[Set task] Extend the crop-weather summary for Southern Africa and North America below, picking up right after its last sentence.

Precipitation in Southern Africa showed large spatial differences. In some central and eastern areas, rainfall was close to average to above average, locally exceeding +30%. By contrast, southwestern areas, southern coastal areas, and parts of island regions experienced below to significantly below-average precipitation, with local anomalies below −30%. Temperatures were mostly close to normal, mainly within the range of −0.5°C to +0.5°C. Southwestern and inland areas were locally slightly cooler, while southeastern and island regions were locally slightly warmer. Overall, the region showed a pattern of relatively wet conditions in the central-eastern areas and drier conditions in the southern and southwestern areas. Moisture conditions in the central and eastern parts were generally favorable for crop growth, but agricultural areas in the south and southwest need to monitor the adverse impacts of persistent rainfall deficits on soil moisture and later-stage yield formation.

North America

Precipitation deficits were widespread across south-central North America. The southern Great Plains, southern inland areas, and the southwest recorded severe precipitation deficits, with anomalies below −30%. The central Great Plains, inland agro-pastoral transition zones, and parts of the southeastern United States also experienced below-average precipitation, mostly within −30% to −10%. Above-average precipitation occurred in the northern Great Lakes region and some high-latitude areas of the northern Great Plains, locally reaching +10% to +30% or above. Temperature anomalies were particularly prominent: large parts of the central, western, and southern regions were significantly warmer than average, with most areas recording temperature anomalies of +0.5°C to +1.5°C, and parts of the Plains and Southwest exceeding +1.5°C. Some northern and northeastern high-latitude areas were cooler than average or close to normal. The combination of warm and dry conditions accelerated the depletion of antecedent soil moisture in the southern Great Plains and southwestern United States, raising the risk of moisture stress during the green-up to jointing stages of winter wheat. If spring precipitation remains below average, drought may further expand and affect spring sowing operations and pasture recovery.

[Given records]
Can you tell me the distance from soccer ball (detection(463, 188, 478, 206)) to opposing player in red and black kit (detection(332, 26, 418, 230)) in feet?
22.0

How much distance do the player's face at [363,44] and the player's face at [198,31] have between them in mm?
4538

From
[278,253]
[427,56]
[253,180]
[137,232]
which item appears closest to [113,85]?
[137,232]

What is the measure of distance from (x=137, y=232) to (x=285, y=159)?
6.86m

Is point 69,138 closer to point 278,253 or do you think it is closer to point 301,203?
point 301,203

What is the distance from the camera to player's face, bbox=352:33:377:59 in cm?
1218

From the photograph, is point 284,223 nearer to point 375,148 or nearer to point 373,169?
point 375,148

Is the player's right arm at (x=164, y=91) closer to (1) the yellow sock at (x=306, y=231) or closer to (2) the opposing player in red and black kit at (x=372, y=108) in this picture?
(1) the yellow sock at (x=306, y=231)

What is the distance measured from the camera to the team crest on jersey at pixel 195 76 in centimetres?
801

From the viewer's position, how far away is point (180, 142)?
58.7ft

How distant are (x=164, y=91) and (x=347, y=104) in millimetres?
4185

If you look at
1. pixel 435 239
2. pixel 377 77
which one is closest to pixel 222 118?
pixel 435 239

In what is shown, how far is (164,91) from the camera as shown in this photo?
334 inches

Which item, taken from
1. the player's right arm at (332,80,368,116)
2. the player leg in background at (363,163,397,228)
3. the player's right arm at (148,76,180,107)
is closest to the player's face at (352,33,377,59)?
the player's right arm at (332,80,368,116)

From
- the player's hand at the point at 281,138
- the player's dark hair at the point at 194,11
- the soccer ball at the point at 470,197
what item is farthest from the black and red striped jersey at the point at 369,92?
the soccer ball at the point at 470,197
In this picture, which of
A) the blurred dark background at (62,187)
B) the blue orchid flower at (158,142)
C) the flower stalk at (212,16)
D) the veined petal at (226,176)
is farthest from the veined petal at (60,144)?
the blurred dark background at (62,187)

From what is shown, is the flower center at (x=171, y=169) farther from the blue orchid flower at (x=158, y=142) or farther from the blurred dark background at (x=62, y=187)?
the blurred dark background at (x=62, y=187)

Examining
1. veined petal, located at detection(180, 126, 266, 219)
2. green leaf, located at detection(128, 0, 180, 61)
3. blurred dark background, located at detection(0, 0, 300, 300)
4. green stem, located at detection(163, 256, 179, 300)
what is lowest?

[Task response]
South America

Precipitation in South America showed clear regional variation. Below-average rainfall occurred in the central-western tropical interior and some southern agricultural areas, with anomalies mostly ranging from −30% to −10%, and locally below −30%. Above-average precipitation was observed along the eastern coast and in parts of the eastern tropical region, locally exceeding +30%. In the Southern Cone agricultural areas, precipitation was mostly close to average to below average, with evident deficits in the southeast. Temperatures were mostly close to normal, generally within −0.5°C to +0.5°C. Localized inland areas were slightly cooler, while western mountainous areas and parts of the south showed cool anomalies of −1.5°C to −0.5°C. Overall, no widespread significant cold or warm anomalies occurred in South America, and agrometeorological risks mainly originated from insufficient precipitation. In central-western Brazil and parts of the Southern Cone, attention should be paid to changes in moisture conditions during grain filling, maturity, and harvest. In the wetter eastern coastal areas, rainfall-related impacts on harvest progress and field operations should be monitored.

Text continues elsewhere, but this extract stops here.